Auguy, comme une soixantaine d’autres femmes, partage son expérience lors d’échanges interactifs organisés une fois par semaine par l’association Aide de Vie (A2V), sur le site de l’Eglise évangélique du Congo (EEC), dans le 2e arrondissement de Brazzaville. « J’observe le traitement, car je veux voir grandir mes petits-fils que je garde en absence de leur mère. J’ai peur de les quitter si je ne prends pas correctement mes médicaments« , confie encore Auguy.

Sida-Photo-OMS-02Au Congo, les analphabètes sont nombreuses à utiliser des moyens simples pour se souvenir des heures de leur prise de traitement.

Une autre séropositive, âgée de 75 ans, qui a requis l’anonymat, se réfère quant à elle à l’horloge de l’église : « Lorsqu’elle sonne à 5 heures du matin, je prends ma première prise. La sonnerie du soir, à 17 heures, correspond à l’heure de la sortie des élèves des classes. »

Eric Zinga, président d’A2V, précise : « Au cours des groupes de parole entre séropositives, nous leur parlons, entre autres, de la manière de vivre avec le VIH/Sida ». Des discussions selon lui libératrices, puisqu’il observe un changement de comportement. « Pendant les échanges, nous sommes informées de toujours prendre les médicaments à des heures fixes pour ne pas donner de force au virus. Dès le réveil matinal, chacune de nous doit mettre sur sa table de chevet deux comprimés, pour les avoir en évidence », résume une participante à ces échanges.

« Peur d’être rejetées« 

Résultat, selon Emeraude Bonheur, chargée de la prise en charge au sein d’A2V, les analphabètes séropositives observent mieux leur traitement que les séropositives lettrées : « Les femmes instruites oublient parfois le jour du rendez-vous. Elles nous disent qu’elles étaient ‘occupées’ ou ‘en réunion’. Elles ont peur d’être rejetées et se replient sur elles-mêmes, ce qui freine l’observance thérapeutique. »
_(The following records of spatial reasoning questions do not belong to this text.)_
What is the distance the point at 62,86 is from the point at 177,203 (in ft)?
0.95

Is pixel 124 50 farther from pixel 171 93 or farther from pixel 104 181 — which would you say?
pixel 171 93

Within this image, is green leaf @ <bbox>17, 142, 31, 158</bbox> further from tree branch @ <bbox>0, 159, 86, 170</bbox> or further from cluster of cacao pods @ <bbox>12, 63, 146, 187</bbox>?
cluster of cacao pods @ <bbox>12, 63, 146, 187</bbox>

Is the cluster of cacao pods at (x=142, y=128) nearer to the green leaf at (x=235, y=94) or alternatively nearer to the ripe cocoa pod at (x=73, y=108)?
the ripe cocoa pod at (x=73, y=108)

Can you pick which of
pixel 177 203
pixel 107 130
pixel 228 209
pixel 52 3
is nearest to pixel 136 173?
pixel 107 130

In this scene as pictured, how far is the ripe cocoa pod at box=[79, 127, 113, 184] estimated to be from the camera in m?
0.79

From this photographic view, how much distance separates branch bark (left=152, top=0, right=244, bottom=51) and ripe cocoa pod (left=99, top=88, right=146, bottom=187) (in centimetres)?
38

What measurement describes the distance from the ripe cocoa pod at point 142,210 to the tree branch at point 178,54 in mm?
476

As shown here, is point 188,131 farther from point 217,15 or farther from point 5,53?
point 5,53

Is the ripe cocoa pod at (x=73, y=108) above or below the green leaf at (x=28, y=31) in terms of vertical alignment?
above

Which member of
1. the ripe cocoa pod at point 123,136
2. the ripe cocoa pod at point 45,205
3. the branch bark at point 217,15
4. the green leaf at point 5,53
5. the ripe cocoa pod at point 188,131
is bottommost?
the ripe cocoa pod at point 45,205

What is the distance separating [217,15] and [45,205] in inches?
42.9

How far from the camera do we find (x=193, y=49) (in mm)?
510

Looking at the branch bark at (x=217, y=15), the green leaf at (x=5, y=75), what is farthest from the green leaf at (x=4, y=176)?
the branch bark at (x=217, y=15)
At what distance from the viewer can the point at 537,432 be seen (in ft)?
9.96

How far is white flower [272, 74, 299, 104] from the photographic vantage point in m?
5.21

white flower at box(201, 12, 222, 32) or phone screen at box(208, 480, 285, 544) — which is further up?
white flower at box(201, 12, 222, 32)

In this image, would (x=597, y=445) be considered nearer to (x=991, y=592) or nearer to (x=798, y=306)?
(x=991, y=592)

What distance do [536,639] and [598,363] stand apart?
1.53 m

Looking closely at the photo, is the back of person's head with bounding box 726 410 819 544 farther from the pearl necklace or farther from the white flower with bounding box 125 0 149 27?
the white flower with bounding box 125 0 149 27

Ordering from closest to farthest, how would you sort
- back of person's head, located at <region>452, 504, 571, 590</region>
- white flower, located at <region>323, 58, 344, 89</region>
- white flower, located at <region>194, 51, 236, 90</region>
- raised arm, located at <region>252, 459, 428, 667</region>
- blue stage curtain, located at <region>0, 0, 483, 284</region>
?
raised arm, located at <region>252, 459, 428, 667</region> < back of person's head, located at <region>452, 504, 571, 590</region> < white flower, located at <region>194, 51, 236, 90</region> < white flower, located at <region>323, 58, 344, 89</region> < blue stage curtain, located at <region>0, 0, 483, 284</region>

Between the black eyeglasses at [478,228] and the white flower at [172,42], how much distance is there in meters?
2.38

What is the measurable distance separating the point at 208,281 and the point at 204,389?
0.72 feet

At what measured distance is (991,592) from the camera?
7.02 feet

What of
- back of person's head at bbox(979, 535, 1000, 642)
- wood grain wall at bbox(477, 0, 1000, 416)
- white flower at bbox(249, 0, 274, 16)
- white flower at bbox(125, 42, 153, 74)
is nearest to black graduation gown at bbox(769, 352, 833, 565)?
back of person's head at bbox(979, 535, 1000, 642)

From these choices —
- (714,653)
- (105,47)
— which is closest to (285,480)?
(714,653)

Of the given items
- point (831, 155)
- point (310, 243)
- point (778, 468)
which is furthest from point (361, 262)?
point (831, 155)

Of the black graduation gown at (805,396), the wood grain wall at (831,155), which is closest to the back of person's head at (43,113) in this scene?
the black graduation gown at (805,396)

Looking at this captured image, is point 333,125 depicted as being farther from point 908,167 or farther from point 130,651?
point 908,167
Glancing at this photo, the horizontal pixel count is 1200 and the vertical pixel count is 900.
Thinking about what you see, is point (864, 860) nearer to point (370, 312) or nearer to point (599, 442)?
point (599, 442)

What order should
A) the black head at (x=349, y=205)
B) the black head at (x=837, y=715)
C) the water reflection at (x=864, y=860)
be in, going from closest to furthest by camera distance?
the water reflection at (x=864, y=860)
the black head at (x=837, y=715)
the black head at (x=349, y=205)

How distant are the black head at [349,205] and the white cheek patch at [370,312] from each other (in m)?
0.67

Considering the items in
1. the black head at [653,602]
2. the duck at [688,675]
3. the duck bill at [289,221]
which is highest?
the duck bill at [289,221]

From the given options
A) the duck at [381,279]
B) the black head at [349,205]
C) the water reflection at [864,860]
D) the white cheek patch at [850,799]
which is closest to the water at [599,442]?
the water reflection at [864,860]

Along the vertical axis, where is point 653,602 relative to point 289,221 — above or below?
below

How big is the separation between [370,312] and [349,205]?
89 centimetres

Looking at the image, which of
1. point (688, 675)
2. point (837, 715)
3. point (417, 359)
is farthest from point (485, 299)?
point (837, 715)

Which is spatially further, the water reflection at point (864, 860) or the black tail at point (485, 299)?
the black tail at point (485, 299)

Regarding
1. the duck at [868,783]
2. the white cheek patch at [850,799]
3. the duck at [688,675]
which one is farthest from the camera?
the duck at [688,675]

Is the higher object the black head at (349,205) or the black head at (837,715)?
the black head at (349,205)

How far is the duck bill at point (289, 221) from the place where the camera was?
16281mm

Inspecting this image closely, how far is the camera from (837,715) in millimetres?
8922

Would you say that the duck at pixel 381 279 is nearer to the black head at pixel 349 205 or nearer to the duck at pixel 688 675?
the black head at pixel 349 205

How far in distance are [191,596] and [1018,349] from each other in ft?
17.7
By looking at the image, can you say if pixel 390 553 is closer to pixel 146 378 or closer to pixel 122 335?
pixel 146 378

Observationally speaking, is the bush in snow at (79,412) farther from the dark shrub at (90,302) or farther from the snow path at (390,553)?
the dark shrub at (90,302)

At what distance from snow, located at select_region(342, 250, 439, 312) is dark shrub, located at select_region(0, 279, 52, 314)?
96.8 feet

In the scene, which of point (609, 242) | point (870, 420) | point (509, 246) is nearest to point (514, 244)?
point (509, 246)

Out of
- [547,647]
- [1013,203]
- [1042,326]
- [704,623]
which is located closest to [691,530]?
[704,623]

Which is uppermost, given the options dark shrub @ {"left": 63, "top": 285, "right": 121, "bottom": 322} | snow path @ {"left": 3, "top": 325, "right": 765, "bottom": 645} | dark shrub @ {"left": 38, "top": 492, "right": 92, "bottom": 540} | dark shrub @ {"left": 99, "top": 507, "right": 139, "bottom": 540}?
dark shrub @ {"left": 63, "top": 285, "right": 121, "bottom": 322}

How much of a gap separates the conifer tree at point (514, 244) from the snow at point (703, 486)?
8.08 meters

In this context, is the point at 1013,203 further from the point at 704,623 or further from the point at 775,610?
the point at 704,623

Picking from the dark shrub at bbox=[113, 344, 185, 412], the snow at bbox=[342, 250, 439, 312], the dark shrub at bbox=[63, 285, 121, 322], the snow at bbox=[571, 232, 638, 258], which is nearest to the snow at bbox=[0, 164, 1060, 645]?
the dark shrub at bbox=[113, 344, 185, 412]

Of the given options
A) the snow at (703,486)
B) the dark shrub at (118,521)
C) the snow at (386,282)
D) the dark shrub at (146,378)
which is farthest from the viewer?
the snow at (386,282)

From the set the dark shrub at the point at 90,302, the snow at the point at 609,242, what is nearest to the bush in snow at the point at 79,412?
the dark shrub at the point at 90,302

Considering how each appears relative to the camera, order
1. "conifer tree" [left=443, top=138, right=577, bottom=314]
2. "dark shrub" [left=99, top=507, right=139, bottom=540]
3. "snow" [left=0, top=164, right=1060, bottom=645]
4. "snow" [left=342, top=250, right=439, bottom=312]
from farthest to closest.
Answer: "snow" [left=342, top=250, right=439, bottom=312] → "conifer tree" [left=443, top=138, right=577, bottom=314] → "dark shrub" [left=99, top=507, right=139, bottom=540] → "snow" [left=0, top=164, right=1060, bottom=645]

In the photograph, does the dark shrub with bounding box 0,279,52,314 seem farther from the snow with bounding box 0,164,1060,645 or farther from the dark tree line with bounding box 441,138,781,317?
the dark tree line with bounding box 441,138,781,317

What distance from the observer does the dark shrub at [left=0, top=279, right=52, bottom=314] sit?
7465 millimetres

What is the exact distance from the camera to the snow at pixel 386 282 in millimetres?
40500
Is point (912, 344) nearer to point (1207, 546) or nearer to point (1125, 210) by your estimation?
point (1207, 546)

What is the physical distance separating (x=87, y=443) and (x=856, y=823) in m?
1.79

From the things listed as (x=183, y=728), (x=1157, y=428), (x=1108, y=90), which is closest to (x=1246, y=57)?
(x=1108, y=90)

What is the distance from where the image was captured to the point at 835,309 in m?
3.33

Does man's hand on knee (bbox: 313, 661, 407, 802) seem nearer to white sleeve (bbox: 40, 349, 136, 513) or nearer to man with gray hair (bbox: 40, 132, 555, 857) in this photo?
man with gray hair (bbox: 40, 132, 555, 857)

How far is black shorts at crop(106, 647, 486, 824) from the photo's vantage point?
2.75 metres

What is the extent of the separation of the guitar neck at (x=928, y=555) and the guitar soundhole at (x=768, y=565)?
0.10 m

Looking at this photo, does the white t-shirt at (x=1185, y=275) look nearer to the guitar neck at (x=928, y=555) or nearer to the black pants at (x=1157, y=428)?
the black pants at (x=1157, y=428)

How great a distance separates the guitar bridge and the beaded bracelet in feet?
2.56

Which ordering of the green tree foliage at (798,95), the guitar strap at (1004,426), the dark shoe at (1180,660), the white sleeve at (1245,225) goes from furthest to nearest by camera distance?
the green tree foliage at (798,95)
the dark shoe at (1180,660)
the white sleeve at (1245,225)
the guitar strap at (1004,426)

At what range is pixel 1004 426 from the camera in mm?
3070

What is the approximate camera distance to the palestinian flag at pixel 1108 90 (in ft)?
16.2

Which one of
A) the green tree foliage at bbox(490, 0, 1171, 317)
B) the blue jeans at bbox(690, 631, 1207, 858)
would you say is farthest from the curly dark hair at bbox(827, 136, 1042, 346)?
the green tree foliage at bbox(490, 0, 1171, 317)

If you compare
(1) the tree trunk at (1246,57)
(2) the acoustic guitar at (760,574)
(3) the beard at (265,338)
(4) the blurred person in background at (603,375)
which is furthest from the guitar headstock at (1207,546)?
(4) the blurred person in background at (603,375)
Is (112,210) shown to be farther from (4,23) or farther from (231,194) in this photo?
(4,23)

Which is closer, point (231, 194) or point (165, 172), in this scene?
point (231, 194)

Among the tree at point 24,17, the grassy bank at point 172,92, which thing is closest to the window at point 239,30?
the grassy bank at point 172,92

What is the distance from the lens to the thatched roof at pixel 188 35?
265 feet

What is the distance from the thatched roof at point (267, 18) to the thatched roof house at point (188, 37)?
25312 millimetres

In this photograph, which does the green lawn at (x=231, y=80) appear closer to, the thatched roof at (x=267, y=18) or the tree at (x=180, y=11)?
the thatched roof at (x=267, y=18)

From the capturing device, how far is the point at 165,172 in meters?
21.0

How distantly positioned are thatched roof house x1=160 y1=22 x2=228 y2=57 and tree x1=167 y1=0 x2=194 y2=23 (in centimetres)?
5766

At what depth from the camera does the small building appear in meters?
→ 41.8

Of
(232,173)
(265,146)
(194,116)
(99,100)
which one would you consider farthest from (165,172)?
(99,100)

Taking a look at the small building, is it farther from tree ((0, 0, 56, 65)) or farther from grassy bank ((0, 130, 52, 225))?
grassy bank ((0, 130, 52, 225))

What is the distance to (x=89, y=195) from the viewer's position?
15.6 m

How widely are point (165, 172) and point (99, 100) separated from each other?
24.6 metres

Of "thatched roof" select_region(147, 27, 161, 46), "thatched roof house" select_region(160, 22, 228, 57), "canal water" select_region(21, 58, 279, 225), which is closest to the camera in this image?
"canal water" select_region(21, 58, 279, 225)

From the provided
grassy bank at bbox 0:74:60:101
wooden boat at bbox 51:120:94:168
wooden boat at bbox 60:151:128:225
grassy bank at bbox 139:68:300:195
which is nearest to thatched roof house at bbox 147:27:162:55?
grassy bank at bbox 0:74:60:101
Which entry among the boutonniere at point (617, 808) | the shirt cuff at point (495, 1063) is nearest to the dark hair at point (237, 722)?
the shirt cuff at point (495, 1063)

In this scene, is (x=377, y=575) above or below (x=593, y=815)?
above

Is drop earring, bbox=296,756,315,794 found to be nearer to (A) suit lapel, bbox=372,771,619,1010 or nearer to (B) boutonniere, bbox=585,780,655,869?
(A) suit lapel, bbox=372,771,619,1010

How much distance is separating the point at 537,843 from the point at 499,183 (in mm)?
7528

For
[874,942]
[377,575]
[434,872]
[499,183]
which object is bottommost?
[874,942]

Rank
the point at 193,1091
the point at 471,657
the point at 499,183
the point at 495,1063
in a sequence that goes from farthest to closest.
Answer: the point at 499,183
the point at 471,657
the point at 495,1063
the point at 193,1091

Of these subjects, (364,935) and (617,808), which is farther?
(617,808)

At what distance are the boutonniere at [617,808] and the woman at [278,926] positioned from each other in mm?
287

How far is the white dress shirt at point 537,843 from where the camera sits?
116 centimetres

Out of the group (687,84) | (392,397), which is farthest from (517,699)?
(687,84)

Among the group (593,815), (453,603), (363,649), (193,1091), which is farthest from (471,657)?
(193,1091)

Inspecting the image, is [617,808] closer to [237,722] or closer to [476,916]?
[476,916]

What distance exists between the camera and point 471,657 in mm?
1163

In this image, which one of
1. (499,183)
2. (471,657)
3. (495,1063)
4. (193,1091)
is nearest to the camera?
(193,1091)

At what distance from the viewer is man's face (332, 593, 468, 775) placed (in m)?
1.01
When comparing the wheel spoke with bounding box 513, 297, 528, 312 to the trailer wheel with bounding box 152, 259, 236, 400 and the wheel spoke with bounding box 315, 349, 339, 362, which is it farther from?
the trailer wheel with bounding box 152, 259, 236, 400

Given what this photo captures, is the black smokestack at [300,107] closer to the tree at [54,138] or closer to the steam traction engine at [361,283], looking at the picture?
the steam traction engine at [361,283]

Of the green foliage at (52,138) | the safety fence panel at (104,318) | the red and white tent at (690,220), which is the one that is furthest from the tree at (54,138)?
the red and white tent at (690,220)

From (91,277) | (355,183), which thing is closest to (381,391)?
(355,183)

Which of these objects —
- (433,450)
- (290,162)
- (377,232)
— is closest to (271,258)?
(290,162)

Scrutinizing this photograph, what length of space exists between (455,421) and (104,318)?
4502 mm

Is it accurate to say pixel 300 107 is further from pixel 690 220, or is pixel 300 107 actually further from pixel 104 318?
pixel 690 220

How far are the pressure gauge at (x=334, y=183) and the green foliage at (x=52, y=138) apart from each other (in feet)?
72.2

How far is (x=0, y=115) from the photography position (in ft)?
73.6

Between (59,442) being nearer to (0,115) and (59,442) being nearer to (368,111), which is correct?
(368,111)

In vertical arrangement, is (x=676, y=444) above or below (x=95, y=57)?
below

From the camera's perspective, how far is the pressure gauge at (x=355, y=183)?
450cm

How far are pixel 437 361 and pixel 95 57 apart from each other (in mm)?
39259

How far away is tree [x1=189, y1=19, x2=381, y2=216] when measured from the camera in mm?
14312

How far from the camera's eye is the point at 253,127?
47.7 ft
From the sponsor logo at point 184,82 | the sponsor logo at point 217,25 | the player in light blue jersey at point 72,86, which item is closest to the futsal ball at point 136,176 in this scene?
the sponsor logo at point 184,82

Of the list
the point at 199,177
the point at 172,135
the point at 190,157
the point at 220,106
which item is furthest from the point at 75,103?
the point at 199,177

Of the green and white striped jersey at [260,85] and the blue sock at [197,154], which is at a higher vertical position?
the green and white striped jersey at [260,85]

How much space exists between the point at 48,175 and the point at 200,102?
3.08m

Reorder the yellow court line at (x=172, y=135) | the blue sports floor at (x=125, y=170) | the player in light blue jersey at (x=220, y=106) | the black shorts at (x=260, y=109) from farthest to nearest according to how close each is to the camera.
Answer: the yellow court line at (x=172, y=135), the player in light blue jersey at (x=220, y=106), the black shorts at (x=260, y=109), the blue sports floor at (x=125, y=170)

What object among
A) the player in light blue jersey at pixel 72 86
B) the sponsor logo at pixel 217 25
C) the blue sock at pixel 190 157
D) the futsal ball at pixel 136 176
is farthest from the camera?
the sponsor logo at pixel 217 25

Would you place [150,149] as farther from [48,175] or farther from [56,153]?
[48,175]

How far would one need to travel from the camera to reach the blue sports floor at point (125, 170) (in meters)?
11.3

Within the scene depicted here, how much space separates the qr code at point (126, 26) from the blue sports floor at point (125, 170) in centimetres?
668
De leur coté, les 45 membres (dont 4/5 sont analphabètes) de l’Association Femmes Plus du Congo (AFPC) utilisent des montres-bracelets réglés à des heures précises pour la prise des médicaments plutôt que des méthodes ‘traditionnelles’. « Le coq peut aussi se tromper d’heure ! Cette façon de faire n’est donc pas très fiable… Bien qu’analphabètes, avec l’habitude, les femmes observent le sens des aiguilles de la montre et s’y retrouvent« , indique Blandine Sita. La présidente de l’AFPC a elle aussi plus de mal à fidéliser les intellectuelles : « Elles se disent instruites et ont peur d’élargir le cercle de ceux qui connaissent leur état sérologique. Il n’y a pas un être aussi orgueilleux que la femme ! Celles qui subissent des échecs thérapeutiques ne reviennent plus… »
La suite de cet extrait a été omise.